■ INSTRUCTIONS FOR THE TASK: Put the lines of the records into a Markdown table with the columns "No." and "Text", one numbered row per line and no blank lines. Begin at the line that has "Of the options" and stop after the line that has "which is nearest to the camera?".

■ MATERIAL PROVIDED:
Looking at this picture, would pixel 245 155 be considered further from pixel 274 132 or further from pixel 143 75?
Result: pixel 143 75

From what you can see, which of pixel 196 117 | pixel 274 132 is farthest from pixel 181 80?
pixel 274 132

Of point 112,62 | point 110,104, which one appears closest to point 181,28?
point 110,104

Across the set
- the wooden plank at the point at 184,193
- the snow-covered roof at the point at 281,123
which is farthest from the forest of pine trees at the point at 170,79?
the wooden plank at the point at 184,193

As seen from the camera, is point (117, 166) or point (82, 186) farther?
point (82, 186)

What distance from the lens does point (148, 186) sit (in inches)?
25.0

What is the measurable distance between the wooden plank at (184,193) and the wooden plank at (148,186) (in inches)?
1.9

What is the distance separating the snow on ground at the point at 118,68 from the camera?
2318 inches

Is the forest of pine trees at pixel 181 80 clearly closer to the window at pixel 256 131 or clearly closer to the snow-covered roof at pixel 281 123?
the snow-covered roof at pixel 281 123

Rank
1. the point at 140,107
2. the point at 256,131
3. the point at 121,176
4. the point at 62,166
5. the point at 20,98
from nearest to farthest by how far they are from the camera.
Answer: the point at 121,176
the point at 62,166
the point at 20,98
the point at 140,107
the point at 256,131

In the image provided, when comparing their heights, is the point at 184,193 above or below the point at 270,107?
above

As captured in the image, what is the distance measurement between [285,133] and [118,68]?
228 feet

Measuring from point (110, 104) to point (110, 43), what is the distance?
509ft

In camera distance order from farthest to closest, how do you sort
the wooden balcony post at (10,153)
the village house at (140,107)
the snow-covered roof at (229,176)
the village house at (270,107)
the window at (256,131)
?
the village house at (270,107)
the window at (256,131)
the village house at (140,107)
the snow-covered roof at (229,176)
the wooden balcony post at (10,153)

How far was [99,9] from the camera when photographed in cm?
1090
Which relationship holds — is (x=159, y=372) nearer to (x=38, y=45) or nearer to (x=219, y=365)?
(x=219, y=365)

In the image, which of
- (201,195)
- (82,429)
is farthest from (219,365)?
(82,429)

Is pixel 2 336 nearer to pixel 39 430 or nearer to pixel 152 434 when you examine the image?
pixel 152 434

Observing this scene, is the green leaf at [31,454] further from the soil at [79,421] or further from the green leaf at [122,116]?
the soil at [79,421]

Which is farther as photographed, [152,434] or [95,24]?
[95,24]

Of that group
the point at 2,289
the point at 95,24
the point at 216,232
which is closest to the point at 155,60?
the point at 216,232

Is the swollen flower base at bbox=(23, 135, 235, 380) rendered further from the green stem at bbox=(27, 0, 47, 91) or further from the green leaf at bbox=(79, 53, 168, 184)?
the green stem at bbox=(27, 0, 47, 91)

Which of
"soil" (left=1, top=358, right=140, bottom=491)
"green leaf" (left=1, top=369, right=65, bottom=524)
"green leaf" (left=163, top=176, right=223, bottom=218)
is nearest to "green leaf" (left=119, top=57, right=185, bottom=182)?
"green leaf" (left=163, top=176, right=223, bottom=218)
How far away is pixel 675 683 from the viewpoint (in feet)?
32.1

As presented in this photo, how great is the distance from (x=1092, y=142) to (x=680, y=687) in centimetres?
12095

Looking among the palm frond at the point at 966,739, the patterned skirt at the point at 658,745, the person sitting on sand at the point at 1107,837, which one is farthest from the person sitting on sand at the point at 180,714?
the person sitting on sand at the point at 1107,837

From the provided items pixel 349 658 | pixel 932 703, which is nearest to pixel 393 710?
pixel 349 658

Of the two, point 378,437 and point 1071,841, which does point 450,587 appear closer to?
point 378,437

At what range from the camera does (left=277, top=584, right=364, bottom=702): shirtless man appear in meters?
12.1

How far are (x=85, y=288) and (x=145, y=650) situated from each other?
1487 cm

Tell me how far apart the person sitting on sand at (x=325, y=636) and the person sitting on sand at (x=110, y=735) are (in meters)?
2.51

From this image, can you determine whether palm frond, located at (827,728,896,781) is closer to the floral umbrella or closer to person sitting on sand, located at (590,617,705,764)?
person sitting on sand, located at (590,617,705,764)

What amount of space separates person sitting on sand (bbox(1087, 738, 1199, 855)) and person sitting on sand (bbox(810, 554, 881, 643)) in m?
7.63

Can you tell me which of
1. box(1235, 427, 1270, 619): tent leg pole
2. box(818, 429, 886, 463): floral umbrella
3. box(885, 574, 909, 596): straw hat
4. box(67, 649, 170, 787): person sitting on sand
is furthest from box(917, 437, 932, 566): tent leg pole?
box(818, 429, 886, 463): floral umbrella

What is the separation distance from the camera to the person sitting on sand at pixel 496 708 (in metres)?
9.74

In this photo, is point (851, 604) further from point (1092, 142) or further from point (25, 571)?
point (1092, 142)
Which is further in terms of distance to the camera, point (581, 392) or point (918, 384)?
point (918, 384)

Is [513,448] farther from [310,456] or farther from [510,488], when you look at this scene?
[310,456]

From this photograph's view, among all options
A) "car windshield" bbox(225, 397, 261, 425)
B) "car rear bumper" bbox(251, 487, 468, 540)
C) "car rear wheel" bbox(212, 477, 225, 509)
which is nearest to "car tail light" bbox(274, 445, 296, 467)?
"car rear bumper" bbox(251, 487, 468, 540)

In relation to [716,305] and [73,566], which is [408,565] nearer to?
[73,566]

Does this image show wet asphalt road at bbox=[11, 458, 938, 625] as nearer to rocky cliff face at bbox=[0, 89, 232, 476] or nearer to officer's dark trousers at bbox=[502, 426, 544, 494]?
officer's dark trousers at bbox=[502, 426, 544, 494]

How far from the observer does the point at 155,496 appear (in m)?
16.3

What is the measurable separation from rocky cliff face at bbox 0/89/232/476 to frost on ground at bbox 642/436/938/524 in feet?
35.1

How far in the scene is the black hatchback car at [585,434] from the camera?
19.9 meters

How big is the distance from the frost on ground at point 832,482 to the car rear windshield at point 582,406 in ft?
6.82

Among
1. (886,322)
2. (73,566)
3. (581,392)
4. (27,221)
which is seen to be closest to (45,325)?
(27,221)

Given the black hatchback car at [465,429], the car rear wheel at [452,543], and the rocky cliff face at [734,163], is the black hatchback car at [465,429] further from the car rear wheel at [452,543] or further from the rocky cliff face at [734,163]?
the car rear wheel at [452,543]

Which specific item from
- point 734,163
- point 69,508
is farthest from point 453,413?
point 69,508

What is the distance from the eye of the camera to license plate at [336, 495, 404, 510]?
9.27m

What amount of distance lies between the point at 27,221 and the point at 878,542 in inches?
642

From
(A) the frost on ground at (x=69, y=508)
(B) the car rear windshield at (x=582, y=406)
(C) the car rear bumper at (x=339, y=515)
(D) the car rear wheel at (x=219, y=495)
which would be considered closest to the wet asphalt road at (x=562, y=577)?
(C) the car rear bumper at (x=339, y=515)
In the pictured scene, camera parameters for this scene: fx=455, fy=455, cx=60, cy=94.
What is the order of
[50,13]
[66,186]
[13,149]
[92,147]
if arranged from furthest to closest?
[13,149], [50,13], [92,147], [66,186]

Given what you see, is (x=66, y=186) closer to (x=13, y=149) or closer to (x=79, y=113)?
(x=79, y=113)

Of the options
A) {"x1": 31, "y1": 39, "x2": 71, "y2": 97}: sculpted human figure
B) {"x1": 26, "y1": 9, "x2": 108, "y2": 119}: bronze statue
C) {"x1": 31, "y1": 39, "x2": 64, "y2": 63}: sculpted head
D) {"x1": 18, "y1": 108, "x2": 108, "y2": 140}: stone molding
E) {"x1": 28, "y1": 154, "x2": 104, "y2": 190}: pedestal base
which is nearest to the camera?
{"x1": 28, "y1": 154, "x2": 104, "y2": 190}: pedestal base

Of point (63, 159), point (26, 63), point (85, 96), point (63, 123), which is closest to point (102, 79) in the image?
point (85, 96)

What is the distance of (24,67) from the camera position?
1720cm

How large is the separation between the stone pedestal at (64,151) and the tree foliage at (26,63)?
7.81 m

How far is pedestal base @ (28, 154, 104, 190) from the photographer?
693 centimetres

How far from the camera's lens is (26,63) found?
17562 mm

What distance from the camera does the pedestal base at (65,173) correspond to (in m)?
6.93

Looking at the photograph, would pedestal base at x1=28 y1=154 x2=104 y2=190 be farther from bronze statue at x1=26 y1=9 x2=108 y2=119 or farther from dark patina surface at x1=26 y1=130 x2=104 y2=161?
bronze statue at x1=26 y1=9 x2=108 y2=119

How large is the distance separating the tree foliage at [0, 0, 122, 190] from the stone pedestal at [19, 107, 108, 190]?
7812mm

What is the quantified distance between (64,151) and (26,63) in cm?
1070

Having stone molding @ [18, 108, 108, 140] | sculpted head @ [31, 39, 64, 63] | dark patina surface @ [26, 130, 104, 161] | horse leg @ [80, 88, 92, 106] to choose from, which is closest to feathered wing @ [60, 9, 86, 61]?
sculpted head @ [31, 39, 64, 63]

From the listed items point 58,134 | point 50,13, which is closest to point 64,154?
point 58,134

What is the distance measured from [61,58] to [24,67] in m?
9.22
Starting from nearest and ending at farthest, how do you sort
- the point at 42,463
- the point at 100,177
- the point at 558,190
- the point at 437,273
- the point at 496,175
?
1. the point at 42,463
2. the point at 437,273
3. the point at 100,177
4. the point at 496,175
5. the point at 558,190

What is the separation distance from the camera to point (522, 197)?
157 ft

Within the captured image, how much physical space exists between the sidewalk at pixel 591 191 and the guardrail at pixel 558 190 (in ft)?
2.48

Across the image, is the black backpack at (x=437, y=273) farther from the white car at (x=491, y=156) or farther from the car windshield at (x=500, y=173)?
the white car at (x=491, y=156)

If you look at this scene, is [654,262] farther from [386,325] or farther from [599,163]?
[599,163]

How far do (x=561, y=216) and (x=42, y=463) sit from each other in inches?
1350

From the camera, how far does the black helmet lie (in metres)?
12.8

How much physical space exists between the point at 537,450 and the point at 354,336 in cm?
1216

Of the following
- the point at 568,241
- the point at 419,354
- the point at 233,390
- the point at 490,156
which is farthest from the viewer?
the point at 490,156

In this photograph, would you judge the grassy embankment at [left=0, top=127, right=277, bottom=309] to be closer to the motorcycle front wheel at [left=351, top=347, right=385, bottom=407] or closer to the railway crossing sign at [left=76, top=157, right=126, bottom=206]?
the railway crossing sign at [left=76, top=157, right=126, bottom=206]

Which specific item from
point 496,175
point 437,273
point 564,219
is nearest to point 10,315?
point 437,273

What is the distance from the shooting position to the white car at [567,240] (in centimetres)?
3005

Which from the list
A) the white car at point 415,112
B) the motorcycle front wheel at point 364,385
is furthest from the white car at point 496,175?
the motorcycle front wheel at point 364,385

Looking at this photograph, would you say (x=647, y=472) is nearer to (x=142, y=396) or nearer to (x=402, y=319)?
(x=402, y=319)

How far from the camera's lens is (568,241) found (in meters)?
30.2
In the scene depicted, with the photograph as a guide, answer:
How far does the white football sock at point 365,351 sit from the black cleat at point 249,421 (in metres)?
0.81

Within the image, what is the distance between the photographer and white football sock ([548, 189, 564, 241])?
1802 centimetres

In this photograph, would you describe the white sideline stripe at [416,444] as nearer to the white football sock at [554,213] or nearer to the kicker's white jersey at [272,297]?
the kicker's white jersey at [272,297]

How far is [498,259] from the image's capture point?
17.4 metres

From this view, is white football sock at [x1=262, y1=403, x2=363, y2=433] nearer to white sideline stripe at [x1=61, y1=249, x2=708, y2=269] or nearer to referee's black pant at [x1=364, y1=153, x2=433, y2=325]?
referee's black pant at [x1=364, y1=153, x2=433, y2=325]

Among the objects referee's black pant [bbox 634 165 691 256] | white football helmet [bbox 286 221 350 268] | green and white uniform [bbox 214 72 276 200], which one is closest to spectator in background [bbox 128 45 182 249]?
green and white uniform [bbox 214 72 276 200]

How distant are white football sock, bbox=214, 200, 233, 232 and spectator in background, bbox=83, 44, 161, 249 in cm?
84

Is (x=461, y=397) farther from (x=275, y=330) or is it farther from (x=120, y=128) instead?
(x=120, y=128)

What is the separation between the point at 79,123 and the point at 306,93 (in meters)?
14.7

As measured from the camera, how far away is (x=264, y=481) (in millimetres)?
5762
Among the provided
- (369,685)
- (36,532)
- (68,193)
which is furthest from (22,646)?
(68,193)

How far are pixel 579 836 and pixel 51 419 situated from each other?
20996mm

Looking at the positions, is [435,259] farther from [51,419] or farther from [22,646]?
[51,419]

■ REPLY:
| No. | Text |
|---|---|
| 1 | Of the options |
| 2 | A) {"x1": 31, "y1": 39, "x2": 71, "y2": 97}: sculpted human figure |
| 3 | B) {"x1": 26, "y1": 9, "x2": 108, "y2": 119}: bronze statue |
| 4 | C) {"x1": 31, "y1": 39, "x2": 64, "y2": 63}: sculpted head |
| 5 | D) {"x1": 18, "y1": 108, "x2": 108, "y2": 140}: stone molding |
| 6 | E) {"x1": 28, "y1": 154, "x2": 104, "y2": 190}: pedestal base |
| 7 | which is nearest to the camera? |